> [Reading text]
Operation: Halle (Mission #556), Germany

Date: 16th August 1944 (Wednesday)

Unit: 91st Bombardment Group (H), 324th Bombardment Squadron (H), 1st Air Division, 8th Air Force

Type: B-17G

Serial No: 43-38012

Code: DF:L

Location: About 1½ km west of Witzenhausen, Germany

Base: Bassingbourn (Station #121), Cambridgeshire, England

Pilot: 1st.Lt. Vincent August Fonke O-764120 AAF Age 22. PoW *

Co Pilot: 2nd.Lt. Fred Willard VanSant O-767917 AAF Age 27. PoW *

Navigator: 2nd.Lt. Robert Warspite Simcock Jr. O-720024 AAF Age 22. PoW *

Bombardier: 2nd.Lt. Herbert Carlson O-769255 AAF Age? PoW *

Engineer: S/Sgt. Raymond Vernon Prange 19103105 AAF Age 22. PoW **

Ball Turret: Sgt. Charles Salomon Brudo 39200195 AAF Age 19. PoW **

Right Waist Gunner: S/Sgt. Wendell Oris Meenach 15104134 AAF Age 23. PoW ***

Left Waist Gunner: Sgt. William John Weaver 35893390 AAF Age? PoW ****

Tail Gunner: Sgt. Willard Milton Holden 37559251 AAF Age 21. Survived (1)

* Stalag 7a Stalag 7a Moosburg, Bavaria (Work Camps 3324-46 Krumbachstrasse and 3368 Munich).

** Stalag Luft 4 Gross-Tychow, Pomerania, Prussia now Poland (Moved from Stalag Luft 6 Heydekrug. Moved to Wöbbelin near Ludwigslust and then to Usedom near Swinemünde).

> [Supplied entries]
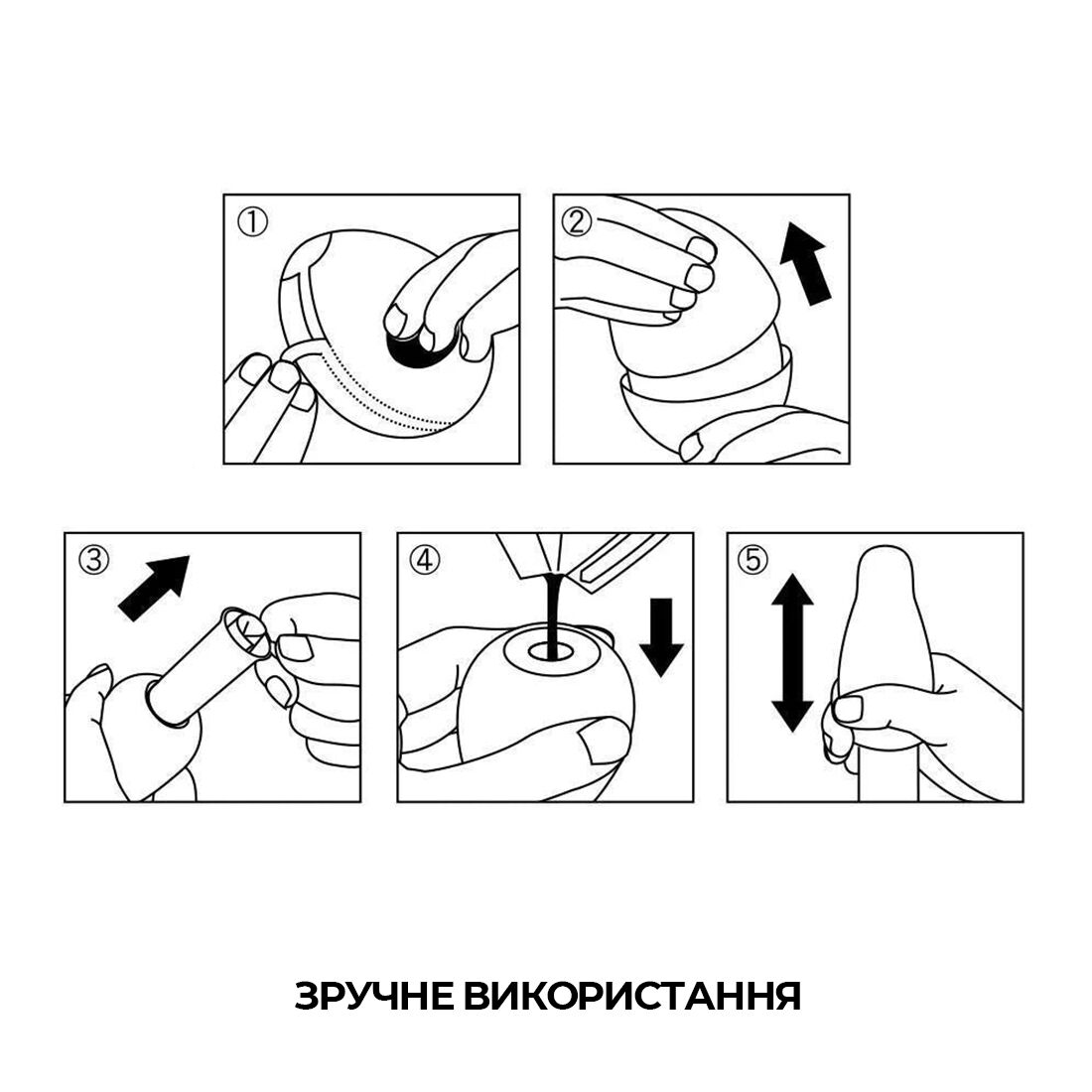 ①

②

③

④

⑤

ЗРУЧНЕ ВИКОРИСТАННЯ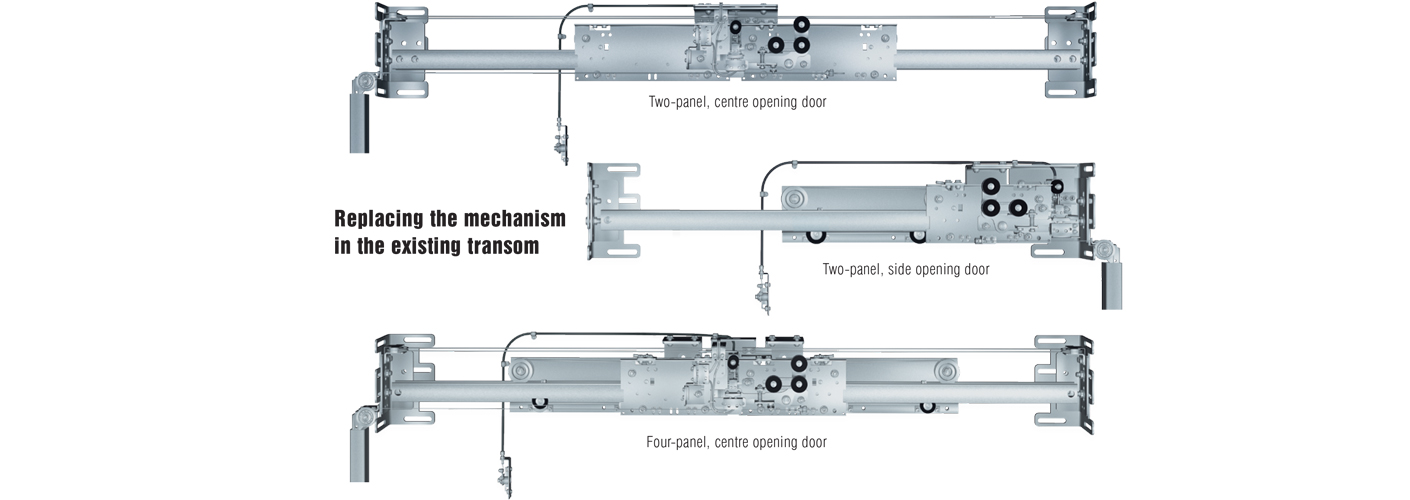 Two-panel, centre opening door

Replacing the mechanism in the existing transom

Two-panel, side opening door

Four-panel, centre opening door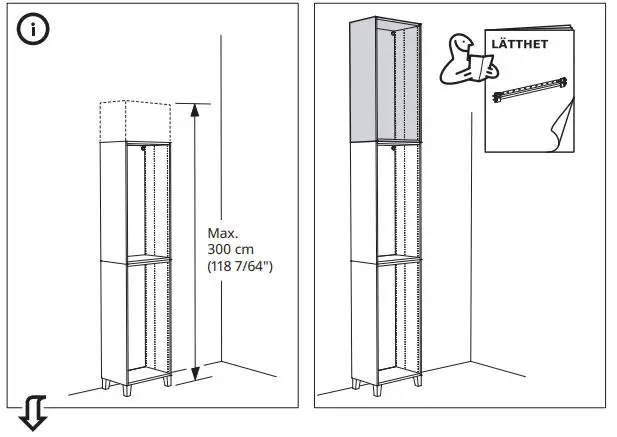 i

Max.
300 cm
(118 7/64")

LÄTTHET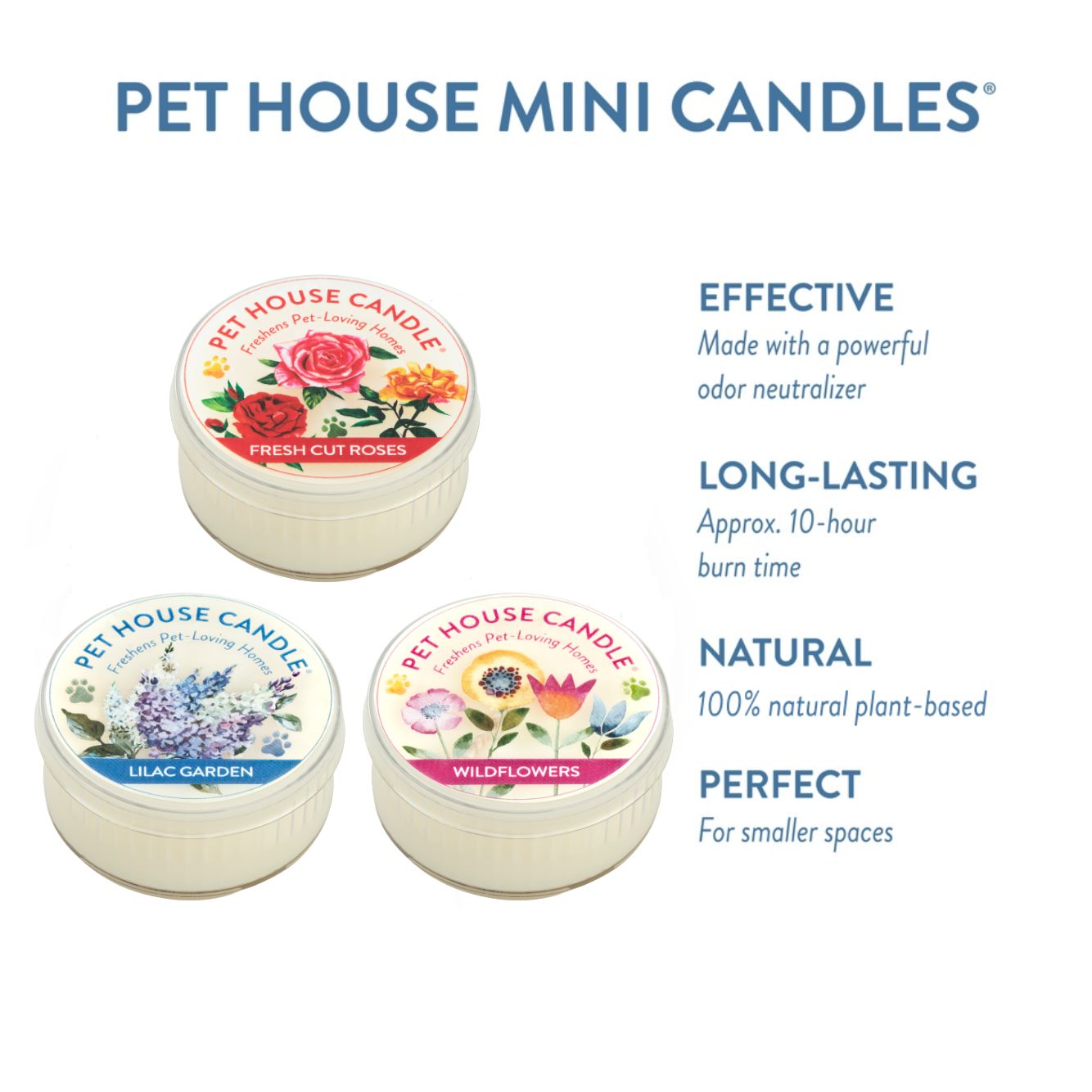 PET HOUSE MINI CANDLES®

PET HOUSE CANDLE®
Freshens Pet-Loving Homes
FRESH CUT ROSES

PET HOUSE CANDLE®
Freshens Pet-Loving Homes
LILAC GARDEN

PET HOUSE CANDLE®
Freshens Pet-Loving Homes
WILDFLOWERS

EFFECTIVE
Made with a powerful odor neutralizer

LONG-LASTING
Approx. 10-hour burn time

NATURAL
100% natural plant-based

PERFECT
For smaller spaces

> [Requirement] Extend the crew-loss record for B-17G 43-38012, picking up after its last line.

> [The answer]
*** Unknown camp.

**** Stalag 9c Bad Sulza, Saxe-Weimar, Thuringia, Germany

REASON FOR LOSS:

On the morning of the 16th August 1944 the 91st BG took off from Bassingbourn on a mission to bomb the aircraft industries (Siebel-Flugzeugwerke GmbH) at Halle, Germany.

The formation was just east of Eisenach heading for the target when they were attacked by twenty-five to thirty Fw-190s and Bf-109s. The attack took the whole formation by surprise and the 91st BG lost six aircraft in the first pass of the fighters. All six including 43-38012 were from the 324th BS flying in the High Group. [Ref 1].

An eye witness account of the attack was reported by 2nd.Lt. Edward L. Witty O-821133, from the 324th BS:

“We were flying in No. 2 position of lead element, altitude 25,400 feet, time 10:00 to 10:10 hours. At this time we were hit from the rear at 5 o’clock level by approximately 25 enemy fighters. Aircraft B-17G, 43-38012, was leading the No. 3 element, and I saw 20mm shells hitting and exploding all over the aircraft. No. 4 engine caught on fire and aircraft seemingly went out of control. The ship then went into a shallow dive, rolled over on it’s back and exploded in that position with bombs on board. This aircraft disintegrated in mid-air and no parachutes were seen to come from it.”

43-38012 was last seen east of Eisenach, Germany at 10:00 hrs.

The aircraft wreckage fell to earth on the road from Witzenhausen to Ermschwerd, about 1½ km west of Witzenhausen at 10:15 hrs.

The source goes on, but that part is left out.